
    One prominent signatory is Theresa Okafor, a Nigerian activist who was a proponent of a 2014 law that made it a crime for people in same-sex relationships to live together or show any public display of affection. The bill also criminalised participation in gay clubs or societies, which is now punishable by a 10-year prison sentence in Nigeria.

    Another signatory, Andrea Minichiello Williams of the UK’s Christian Concern group, has previously urged opponents of LGBT rights to continue speaking out about homosexuality and paedophilia.

    “[Pro-LGBT groups] hate the line of homosexuality being linked to paedophilia. They try to cut that off, so you can’t speak about it,” she told a Christian conference in Jamaica in 2013. “So I say to you in Jamaica: Speak about it. Speak about it.”

    Williams said people with views such as hers are often silenced by the media and threatened with lawsuits.

    Other names listed on the declaration include Russian politician Victor Zubarev, a member of Putin's United Russia party that brought in an anti-gay propaganda law in 2014, and Errol Naidoo, a prominent opponent to LGBT rights in South Africa.

    Lyle Shelton told BuzzFeed News he was troubled "to some degree" by the views held by some signatories, and did not support criminalising gay sex or prohibiting gay people from meeting in public or forming groups.

    "The reality is, the world is a complex place," he said. "There are traditions and cultures in many, many countries, not all of which I agree with.

    "But does that mean these people shouldn’t be allowed to participate in a debate about whether marriage should be redefined? Does that mean they shouldn’t be allowed to push back on Western cultural imperialism, that ties things like foreign aid to changing the definition of marriage? I think they have every right to speak up."

    Shelton stressed it was a small number of countries that had legalised marriage equality, but also criticised his own side of the debate as being "slow off the mark" with a global response.

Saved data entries
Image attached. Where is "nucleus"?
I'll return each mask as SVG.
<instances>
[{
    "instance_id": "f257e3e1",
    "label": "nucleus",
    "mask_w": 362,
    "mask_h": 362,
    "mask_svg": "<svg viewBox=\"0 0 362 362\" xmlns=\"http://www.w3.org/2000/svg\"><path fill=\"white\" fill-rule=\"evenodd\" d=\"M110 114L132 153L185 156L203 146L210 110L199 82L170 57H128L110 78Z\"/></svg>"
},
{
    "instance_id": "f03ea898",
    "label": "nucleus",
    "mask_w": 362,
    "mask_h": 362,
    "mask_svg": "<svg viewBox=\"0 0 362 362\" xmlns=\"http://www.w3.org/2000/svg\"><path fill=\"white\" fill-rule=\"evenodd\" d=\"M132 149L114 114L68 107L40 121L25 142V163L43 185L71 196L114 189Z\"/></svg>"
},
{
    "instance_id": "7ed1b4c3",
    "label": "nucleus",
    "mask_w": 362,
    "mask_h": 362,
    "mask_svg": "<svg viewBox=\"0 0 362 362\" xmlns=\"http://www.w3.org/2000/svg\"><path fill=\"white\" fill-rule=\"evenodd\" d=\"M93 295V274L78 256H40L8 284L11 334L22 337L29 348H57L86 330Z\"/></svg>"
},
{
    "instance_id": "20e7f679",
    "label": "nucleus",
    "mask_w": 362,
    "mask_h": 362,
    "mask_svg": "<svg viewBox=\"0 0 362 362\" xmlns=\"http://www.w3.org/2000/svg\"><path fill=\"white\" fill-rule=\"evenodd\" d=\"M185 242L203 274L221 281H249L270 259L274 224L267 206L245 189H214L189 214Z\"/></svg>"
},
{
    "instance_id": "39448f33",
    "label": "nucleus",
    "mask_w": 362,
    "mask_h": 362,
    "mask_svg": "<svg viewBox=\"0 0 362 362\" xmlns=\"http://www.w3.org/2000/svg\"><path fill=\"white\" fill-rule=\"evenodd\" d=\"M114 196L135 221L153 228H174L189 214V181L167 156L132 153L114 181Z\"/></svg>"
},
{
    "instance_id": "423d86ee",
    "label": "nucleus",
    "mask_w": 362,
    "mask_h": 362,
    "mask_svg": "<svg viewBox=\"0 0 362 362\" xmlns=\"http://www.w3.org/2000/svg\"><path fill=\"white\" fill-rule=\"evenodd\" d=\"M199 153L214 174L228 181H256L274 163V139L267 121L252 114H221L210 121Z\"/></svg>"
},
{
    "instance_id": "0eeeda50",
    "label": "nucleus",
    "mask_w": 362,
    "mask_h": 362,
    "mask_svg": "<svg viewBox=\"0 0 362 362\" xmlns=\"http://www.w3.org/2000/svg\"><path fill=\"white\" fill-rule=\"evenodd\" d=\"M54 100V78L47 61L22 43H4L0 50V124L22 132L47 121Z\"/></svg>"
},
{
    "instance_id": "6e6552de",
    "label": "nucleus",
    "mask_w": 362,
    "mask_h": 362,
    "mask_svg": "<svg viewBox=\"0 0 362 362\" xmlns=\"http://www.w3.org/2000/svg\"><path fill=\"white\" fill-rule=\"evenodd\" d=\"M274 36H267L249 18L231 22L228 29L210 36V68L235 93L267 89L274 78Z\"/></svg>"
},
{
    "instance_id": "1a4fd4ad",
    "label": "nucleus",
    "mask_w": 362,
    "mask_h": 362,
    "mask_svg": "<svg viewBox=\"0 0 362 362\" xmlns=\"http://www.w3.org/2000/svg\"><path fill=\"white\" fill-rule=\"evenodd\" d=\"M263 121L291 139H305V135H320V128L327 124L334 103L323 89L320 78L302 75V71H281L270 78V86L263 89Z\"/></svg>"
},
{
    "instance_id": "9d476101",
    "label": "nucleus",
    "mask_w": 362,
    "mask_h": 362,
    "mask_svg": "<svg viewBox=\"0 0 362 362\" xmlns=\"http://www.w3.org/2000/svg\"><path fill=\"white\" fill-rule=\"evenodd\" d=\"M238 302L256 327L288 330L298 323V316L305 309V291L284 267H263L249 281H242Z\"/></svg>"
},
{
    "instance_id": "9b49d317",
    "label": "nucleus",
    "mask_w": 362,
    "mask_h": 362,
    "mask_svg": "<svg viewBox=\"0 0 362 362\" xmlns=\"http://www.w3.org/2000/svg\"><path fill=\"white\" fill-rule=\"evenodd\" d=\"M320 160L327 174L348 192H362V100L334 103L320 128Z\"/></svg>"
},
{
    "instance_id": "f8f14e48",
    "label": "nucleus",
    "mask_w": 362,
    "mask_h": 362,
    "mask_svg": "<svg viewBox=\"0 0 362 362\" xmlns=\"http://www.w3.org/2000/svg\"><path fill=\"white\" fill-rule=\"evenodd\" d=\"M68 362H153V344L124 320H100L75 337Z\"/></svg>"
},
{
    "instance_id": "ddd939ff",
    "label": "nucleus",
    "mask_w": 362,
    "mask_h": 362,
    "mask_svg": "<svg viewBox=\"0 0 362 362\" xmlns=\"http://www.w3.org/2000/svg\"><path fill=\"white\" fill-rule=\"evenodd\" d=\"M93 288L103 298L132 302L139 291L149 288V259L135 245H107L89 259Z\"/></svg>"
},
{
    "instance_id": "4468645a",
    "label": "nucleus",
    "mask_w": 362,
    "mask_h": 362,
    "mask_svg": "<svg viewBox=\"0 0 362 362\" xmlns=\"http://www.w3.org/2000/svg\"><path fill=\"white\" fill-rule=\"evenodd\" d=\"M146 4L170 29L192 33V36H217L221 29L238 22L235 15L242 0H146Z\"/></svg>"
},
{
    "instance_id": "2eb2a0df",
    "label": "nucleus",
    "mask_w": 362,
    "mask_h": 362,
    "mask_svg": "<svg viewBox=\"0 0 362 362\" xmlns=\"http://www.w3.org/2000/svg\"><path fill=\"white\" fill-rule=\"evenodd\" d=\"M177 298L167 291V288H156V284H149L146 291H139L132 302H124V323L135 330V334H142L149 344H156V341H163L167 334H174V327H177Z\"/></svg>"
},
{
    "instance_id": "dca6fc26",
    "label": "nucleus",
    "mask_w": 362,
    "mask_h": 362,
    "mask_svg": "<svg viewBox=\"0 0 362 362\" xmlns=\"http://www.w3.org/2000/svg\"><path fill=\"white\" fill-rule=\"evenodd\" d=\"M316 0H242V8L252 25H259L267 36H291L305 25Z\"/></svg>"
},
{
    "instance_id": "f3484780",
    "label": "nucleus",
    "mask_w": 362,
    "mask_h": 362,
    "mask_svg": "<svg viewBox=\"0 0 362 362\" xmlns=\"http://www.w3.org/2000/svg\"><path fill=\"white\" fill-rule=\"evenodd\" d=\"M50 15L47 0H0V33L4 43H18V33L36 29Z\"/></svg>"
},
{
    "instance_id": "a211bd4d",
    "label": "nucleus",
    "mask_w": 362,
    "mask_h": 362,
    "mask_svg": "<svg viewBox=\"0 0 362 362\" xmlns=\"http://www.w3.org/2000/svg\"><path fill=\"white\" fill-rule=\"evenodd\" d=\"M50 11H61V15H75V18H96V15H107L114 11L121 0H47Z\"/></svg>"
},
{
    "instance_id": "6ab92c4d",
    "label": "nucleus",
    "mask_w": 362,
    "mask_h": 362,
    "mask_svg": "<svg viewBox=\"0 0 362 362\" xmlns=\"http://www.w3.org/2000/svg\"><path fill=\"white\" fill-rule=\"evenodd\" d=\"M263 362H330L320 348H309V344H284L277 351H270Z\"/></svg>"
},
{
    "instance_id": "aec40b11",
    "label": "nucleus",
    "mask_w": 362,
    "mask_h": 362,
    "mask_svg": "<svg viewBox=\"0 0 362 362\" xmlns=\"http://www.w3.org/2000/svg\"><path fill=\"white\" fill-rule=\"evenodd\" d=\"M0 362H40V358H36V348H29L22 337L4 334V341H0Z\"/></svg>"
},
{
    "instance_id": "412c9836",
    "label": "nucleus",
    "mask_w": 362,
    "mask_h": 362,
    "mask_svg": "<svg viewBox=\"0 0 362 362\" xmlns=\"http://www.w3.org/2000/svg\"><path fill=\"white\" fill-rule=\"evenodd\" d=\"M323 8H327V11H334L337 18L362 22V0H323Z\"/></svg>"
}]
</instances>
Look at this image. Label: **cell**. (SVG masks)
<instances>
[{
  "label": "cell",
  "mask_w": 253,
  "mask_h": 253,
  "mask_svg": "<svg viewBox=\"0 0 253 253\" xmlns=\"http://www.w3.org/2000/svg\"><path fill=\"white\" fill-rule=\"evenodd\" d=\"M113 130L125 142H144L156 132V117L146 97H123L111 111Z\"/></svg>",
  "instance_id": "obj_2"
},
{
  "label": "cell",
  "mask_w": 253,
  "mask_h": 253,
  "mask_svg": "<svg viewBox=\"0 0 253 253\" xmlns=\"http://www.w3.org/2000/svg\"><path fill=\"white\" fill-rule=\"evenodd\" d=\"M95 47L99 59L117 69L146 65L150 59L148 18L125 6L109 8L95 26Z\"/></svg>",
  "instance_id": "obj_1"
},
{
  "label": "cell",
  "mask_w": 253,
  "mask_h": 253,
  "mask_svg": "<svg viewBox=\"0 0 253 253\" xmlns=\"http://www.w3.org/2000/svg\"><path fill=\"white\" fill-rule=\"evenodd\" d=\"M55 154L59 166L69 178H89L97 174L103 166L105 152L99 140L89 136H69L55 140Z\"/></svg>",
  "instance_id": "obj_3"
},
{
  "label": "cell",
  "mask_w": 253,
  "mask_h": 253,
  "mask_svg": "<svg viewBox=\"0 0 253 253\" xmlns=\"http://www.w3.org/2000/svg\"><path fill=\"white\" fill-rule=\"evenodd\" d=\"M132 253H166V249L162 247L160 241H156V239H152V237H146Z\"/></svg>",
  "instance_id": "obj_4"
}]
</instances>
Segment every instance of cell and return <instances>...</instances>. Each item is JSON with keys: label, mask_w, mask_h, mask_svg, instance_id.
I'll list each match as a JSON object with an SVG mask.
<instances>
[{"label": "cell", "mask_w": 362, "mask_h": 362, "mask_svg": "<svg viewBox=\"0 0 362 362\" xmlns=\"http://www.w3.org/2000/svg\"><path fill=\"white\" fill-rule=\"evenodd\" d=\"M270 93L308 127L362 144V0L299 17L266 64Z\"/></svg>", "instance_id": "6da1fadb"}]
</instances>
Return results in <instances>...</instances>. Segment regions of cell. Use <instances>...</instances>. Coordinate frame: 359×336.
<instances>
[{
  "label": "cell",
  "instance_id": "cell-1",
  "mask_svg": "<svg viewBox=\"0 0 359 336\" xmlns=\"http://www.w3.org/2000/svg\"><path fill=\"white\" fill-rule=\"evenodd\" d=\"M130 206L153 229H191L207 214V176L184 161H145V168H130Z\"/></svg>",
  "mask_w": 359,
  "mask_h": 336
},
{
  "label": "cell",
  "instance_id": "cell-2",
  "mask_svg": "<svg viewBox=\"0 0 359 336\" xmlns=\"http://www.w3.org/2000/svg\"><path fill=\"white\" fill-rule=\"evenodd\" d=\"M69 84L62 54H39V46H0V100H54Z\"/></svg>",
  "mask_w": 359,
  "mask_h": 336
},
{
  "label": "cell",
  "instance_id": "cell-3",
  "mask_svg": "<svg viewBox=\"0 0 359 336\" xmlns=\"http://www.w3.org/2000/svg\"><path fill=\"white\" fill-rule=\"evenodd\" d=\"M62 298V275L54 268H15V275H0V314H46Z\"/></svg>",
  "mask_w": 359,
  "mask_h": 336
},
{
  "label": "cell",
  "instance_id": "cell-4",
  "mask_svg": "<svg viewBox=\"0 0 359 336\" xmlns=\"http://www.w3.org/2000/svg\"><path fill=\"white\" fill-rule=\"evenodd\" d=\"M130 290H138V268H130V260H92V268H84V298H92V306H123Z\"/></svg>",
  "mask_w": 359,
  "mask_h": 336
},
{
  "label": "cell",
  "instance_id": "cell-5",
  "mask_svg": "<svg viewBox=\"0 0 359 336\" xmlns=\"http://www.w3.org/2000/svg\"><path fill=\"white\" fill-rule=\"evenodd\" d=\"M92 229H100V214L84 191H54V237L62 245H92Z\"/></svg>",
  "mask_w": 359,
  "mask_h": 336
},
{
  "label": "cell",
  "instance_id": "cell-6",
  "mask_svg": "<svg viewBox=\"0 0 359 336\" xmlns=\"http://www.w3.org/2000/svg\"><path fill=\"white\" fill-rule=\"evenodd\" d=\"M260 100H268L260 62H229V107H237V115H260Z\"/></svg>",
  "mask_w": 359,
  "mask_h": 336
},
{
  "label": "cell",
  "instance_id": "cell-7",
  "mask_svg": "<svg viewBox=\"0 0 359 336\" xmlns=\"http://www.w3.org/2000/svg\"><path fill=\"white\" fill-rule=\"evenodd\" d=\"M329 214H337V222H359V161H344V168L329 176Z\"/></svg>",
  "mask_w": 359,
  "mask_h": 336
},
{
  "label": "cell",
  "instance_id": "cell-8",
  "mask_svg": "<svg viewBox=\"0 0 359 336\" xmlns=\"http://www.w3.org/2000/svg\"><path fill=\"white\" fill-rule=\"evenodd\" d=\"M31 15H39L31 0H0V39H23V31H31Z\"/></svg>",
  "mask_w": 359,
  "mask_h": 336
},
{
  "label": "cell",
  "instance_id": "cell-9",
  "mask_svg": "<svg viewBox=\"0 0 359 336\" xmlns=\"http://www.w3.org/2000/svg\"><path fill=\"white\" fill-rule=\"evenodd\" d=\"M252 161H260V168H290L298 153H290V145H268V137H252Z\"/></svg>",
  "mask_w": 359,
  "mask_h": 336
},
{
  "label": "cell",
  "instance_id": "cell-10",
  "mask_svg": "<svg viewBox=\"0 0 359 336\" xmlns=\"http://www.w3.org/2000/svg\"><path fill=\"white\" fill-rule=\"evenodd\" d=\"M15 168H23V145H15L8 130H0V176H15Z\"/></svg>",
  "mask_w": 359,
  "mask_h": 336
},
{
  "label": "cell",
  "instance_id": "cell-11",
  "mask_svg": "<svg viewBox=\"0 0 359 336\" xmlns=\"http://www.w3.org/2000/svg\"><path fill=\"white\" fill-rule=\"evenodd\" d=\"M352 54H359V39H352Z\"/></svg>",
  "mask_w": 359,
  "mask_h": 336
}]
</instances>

- STUDY QUESTIONS -
(1) According to the article about the declaration's signatories, what prison sentence does taking part in gay clubs or societies now carry in Nigeria?
(2) Carry on the article about the declaration's signatories from the point where it stops.
The saved data entries are separate material and have no connection to the news article.

- ANSWERS FOR THE EXERCISE -
(1) A 10-year prison sentence.

(2)
    "We’ve been very slow off the mark, and that’s why people are starting to coalesce – we’re 30 years behind," he said. "This didn’t just happen overnight, this is the result of 30 years of concerted effort by activists who want to reshape society."

    Here is the Cape Town Declaration in full:

    Spanning the globe, we have no common tongue, culture, or creed. We are divided by history and geography, by social customs and forms of government. But in foundations, we are united. We are of one mind on the bedrock of civil society, on the basis of that first and primordial community called the family: We affirm the dignity of marriage as the conjugal bond of man and woman. We embrace it not as the parochial practice of any sect or nation or age, but as the patrimony of all mankind. We defend it not as a matter of preference or temperament or taste but as the heart of any just social order.

    Human beings thrive in communities. And every community finds its foundation where every human being deserves to begin: in marriage. Here a man and a woman commit to join their whole lives as one family and seal their love as one flesh. They show forth the fidelity and unity-in-diversity of any healthy community. Thus do they secure for any children born of their bond, the birthright of all men: to know the faithful love of the man and woman whose union gave them life.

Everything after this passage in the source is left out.